------ Task material
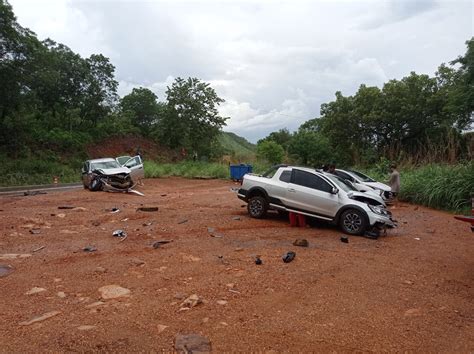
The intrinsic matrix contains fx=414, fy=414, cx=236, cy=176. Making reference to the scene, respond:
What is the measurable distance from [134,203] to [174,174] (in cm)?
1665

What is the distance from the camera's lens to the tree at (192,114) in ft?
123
------------
------ Task material
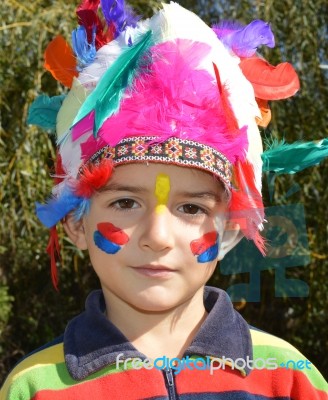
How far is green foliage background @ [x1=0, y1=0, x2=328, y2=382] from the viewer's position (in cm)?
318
------------
■ Set task:
Locate every line of the material above that contains the string "What" with matching case, and copy each such line in full.

■ Completed task:
What is the measurable distance from [134,203] to [174,174] (in cm)?
What is the distance from the camera's lens to the tree at (192,114) in ft?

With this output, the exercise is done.